Reset: On the Fly Changes
At last, we arrive at the term I find the most intriguing and the one with which I am least familiar: the reset. I first heard Elliotte Friedman use the term to describe the New York Rangers this season. I’m sure the term has been used before, but, since it was new to me, I immediately tried to figure out what a reset is and how it compares to our favorite products Rebuild and Retool.
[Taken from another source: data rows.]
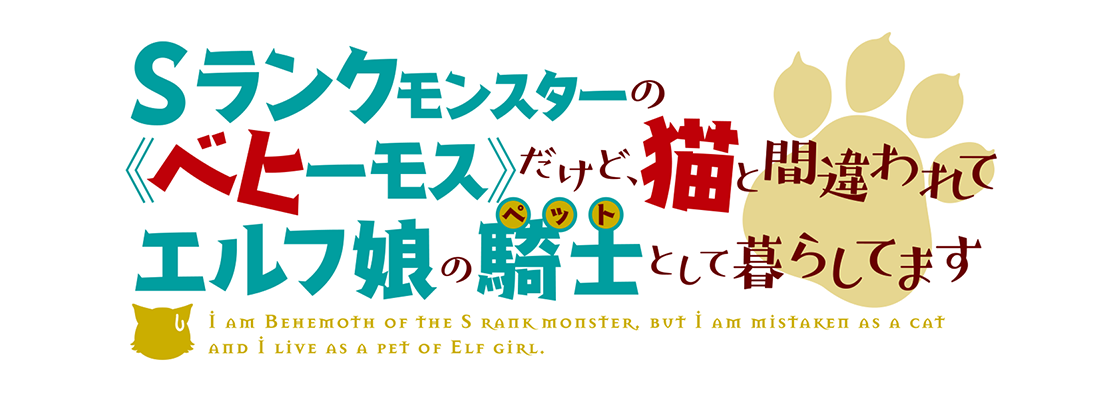 Sランクモンスターの《ベヒーモス》だけど、猫と間違われてエルフ娘の騎士として暮らしてます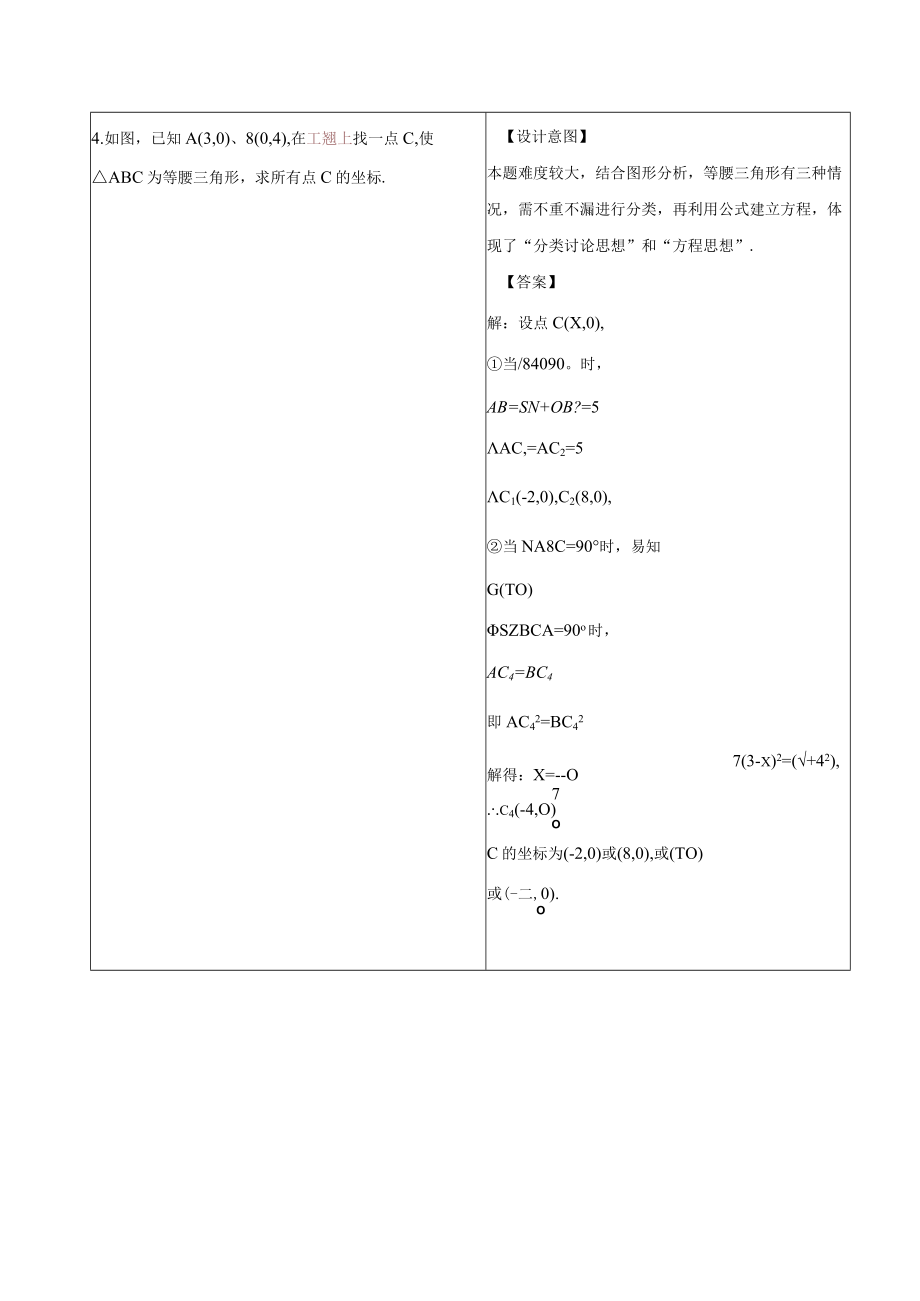 《平面内两点间的距离公式》微课作业设计.docx_第3页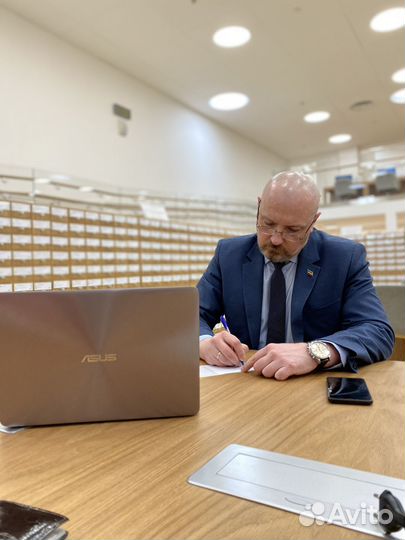 Списание долгов. Юрист по банкротству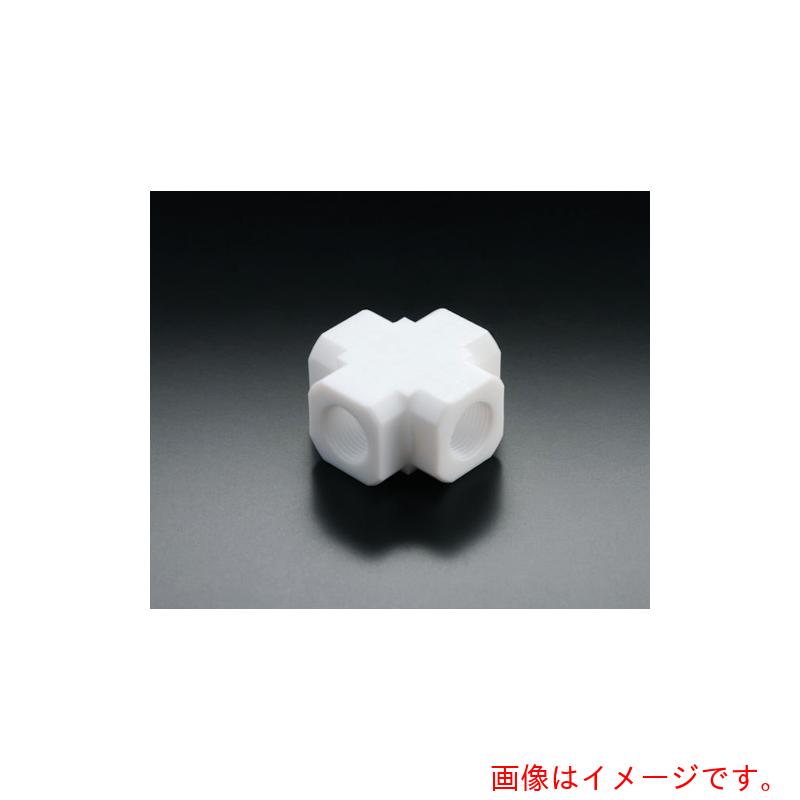 フロンケミカル　フッ素樹脂（ＰＴＦＥ）十字ソケット　ＲＣ３／４　【品番：NR1661-004】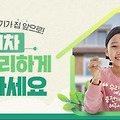 서울시 전기차 충전기 설치부지 신청방법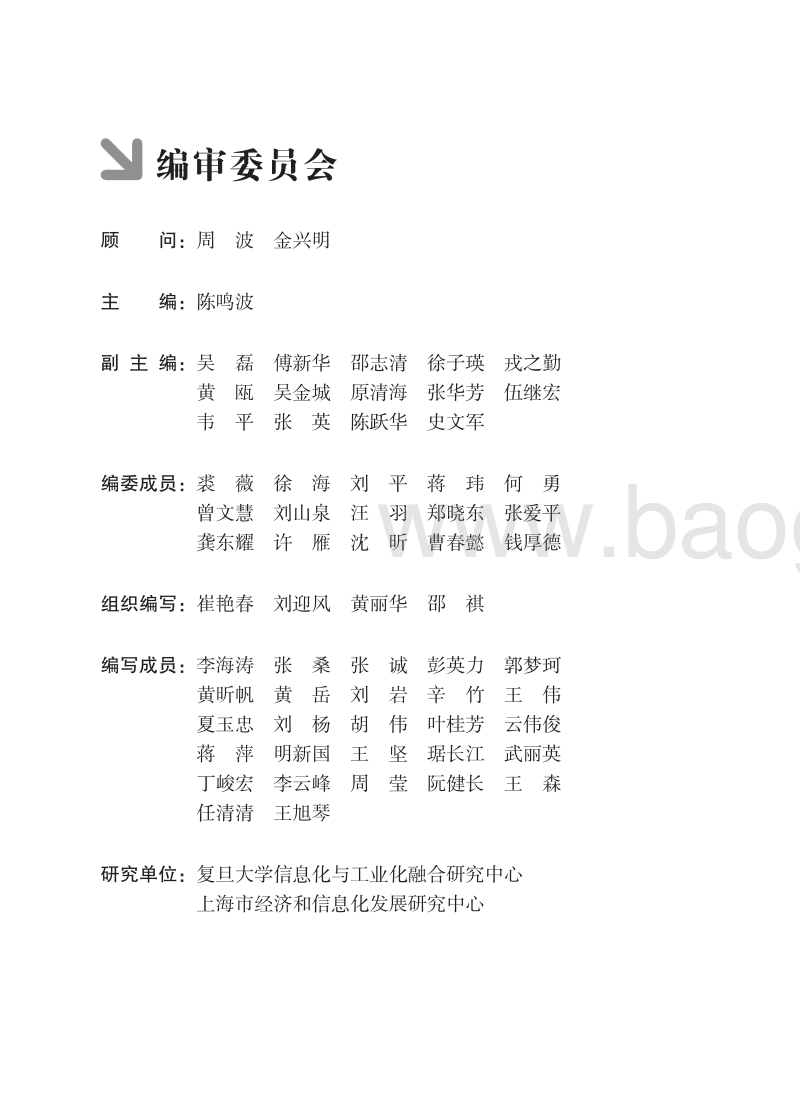 2017-2018产业信息化与工业化融合发展分析报告.pdf_第4页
An important characteristic of a reset is the swiftness with which a problem is addressed. Something with the roster isn’t clicking—perhaps a few players are slotting in roles above their ability—so you trade one away, acquire a new guy, and call up a prospect all within one season. You haven’t made any major changes as you would in a retool. If a reset is a pair of glasses, then the frames are your core players and the changes you make are tinkering with the lenses and prescription to hone the vision as precisely as possible.
As always, an example is helpful. A few were recommended to me, including the New Jersey Devils, Vancouver Canucks, and Boston Bruins. Those teams fit the build, but let’s stick with the Rangers since it’s the team that sparked this conversation.
This season has been difficult, to say the least. The Rangers are sixth in the Metropolitan Division and 22nd in the league. These results are far from expected after advancing to the Eastern Conference Final last season. As the team began to nosedive, general manager Chris Drury decided to shake his roster up by trading captain Jacob Trouba and Kaapo Kakko, the second overall pick in 2019. Drama has followed the Rangers this entire season like it has been paid to do so, and these moves didn’t help shake it.
However, if we can put that aside, and even look past evaluating these transactions, we can see why the Rangers are “resetting” rather than “retooling.” No major pieces of the core (Artemi Panarin, Adam Fox, Mika Zibanejad, or Chris Kreider, for example) were moved. No complementary core players were brought in. While Trouba’s and Kakko’s names carry weight, neither served integral roles on the team, at least in terms of on-ice performance. Moving on from both was an attempt to jumpstart (reset) the Rangers while acquiring some cap space and assets.
While there has been speculation about trading Kreider and Zibanejad, since it hasn’t happened yet, we can’t call what the Rangers have done a retool. If either leaves, it’s safe to say the Rangers have crossed that bridge.
A final point on resets: we should think of the word “attempt” before reset, as in, “The Rangers are attempting a reset.” This distinction matters because a reset is a last-ditch effort to stop a team from purchasing the more stable products Rebuild or Retool. A reset, more so than the other two terms, not only does not guarantee success but also is much more fleeting. You can’t stay in the reset phase for years like you can in a rebuild or retool. You either start winning after a reset, or you begin a more serious plan of action.
Final Thoughts
Phew. That was a lot to unpack. But I think we’ve identified important points. First, there are differences between a rebuild, retool, and reset. Second, those differences can be minute enough that teams can move between the three phases in the blink of an eye. Third, general managers and owners certainly use one term to avoid the others (“We aren’t rebuilding, we are retooling!”).
Fourth, and finally, never buy a late-night infomercial product.